***** Texto proporcionado
No se me oculta que el desconfiado lector pudiera pensar otras hipótesis, esta vez negativas:
Fundamentalistas islámicos educando en madrassas españolas a sus hijos
Chavales desfamiliados que vagan sin rumbo por nuestras ciudades rotas
En el primer caso, confiemos en lo básico: la mayoría de los padres, bien moros, bien cristianos, quiere el progreso de sus hijos. Acaso en una escuela de raíz islámica, estos muchachos funcionen bastante mejor que siguiendo el método imperante. Al cabo, el sistema actual es un fracaso para ellos. Los árabes están alienados del todo en las escuelas europeas, y su integración en ellas es un fracaso clamoroso. Ningún cambio aquí puede ir a peor.
**********
***** Material
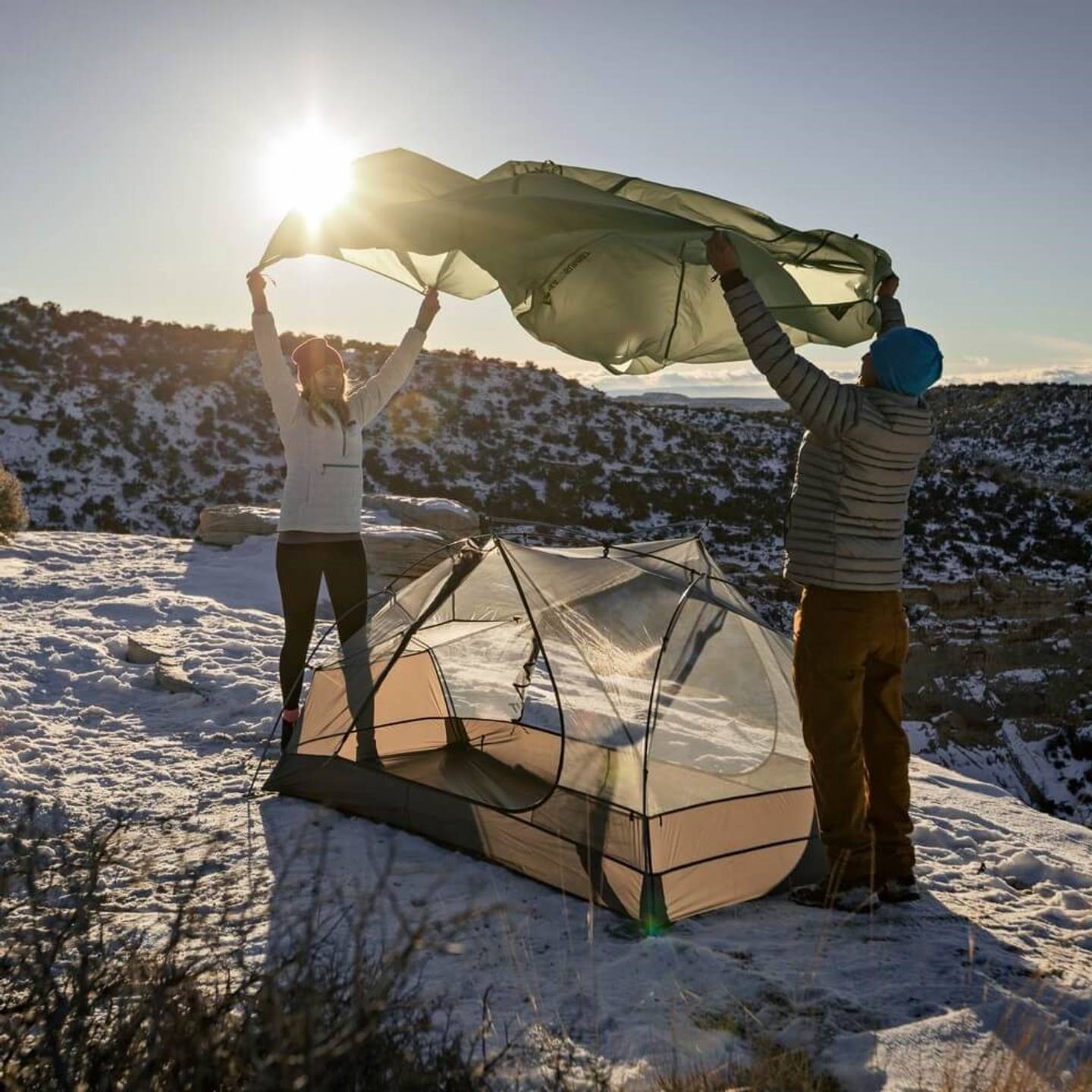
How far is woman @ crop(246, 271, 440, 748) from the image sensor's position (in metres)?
5.15

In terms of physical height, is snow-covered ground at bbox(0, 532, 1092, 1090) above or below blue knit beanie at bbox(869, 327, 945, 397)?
below

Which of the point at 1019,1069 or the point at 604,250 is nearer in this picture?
the point at 1019,1069

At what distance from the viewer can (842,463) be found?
12.9 feet

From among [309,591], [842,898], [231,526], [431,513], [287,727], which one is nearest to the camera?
[842,898]

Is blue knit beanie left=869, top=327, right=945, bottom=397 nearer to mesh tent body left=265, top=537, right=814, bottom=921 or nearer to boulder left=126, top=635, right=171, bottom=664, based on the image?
mesh tent body left=265, top=537, right=814, bottom=921

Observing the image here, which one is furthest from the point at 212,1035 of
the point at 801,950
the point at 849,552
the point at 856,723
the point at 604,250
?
the point at 604,250

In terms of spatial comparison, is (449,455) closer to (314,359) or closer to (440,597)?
(440,597)

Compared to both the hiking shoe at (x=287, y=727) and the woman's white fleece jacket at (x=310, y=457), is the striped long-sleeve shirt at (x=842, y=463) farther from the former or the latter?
the hiking shoe at (x=287, y=727)

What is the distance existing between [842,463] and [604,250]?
154 cm

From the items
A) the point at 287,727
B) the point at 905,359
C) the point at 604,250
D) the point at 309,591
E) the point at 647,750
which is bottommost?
the point at 287,727

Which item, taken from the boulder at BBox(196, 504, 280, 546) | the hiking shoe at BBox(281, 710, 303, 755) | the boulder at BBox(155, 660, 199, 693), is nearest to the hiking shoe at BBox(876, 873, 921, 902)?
the hiking shoe at BBox(281, 710, 303, 755)

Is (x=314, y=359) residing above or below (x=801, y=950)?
above

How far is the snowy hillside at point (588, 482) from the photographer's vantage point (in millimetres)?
14773

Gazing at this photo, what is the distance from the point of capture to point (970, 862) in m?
4.96
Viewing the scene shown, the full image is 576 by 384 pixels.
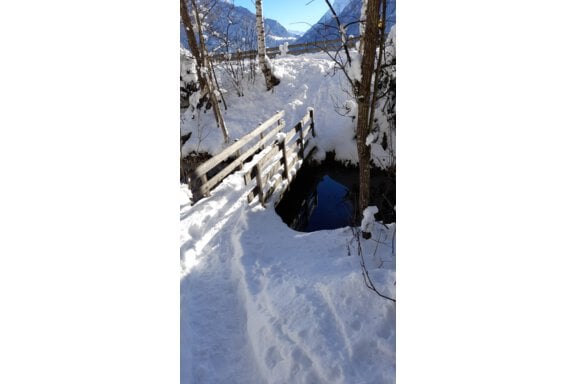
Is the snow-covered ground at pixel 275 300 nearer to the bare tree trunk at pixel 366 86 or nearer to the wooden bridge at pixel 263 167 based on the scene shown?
the wooden bridge at pixel 263 167

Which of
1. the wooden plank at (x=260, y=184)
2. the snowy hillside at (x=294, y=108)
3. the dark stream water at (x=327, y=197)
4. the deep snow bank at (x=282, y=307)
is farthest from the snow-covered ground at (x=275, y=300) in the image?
the snowy hillside at (x=294, y=108)

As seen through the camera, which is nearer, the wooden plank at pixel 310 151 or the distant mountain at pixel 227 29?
the wooden plank at pixel 310 151

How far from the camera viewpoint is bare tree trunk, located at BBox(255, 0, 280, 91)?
34.0 feet

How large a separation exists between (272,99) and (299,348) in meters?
10.9

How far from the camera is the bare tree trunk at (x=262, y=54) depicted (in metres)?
10.4

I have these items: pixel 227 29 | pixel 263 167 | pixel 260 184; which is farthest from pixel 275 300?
pixel 227 29

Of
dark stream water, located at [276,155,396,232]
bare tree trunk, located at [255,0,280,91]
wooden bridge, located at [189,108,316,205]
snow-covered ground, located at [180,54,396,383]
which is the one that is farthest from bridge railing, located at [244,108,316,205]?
bare tree trunk, located at [255,0,280,91]

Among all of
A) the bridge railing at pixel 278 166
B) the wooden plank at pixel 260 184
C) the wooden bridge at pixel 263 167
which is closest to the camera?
the wooden bridge at pixel 263 167

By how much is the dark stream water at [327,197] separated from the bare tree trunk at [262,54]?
206 inches

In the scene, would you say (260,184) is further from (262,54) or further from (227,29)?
(227,29)

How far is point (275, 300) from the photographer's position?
3.27m
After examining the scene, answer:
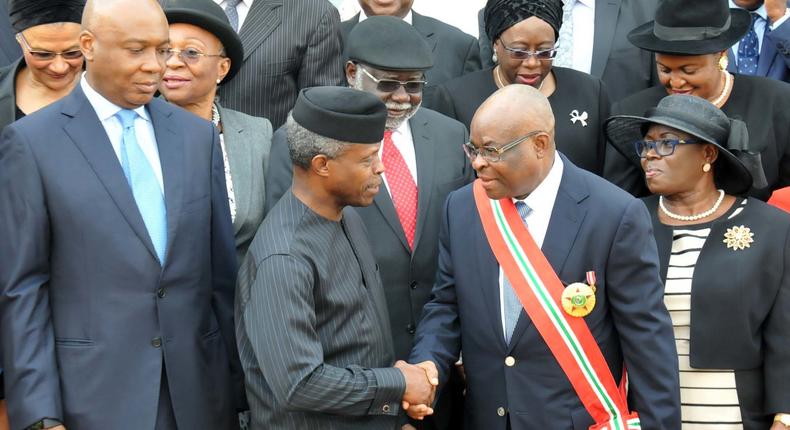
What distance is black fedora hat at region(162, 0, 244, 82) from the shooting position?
5691mm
**********
▶ Tarea propuesta 1
Resume de forma más breve el párrafo del texto que empieza con "En el primer caso" y conserva sus datos principales.
▶ Tarea propuesta 2
Transcribe del texto el pasaje comprendido entre "No se me oculta" y "puede ir a peor.", ambos incluidos.

▶ Solución 1
En el primer caso, se confía en que la mayoría de los padres, moros o cristianos, quiere el progreso de sus hijos. Estos muchachos quizá funcionen mejor en una escuela de raíz islámica que con el método imperante, porque el sistema actual es un fracaso para ellos. Los árabes están del todo alienados en las escuelas europeas y su integración ha fracasado clamorosamente, así que ningún cambio puede ir a peor.

▶ Solución 2
No se me oculta que el desconfiado lector pudiera pensar otras hipótesis, esta vez negativas:
Fundamentalistas islámicos educando en madrassas españolas a sus hijos
Chavales desfamiliados que vagan sin rumbo por nuestras ciudades rotas
En el primer caso, confiemos en lo básico: la mayoría de los padres, bien moros, bien cristianos, quiere el progreso de sus hijos. Acaso en una escuela de raíz islámica, estos muchachos funcionen bastante mejor que siguiendo el método imperante. Al cabo, el sistema actual es un fracaso para ellos. Los árabes están alienados del todo en las escuelas europeas, y su integración en ellas es un fracaso clamoroso. Ningún cambio aquí puede ir a peor.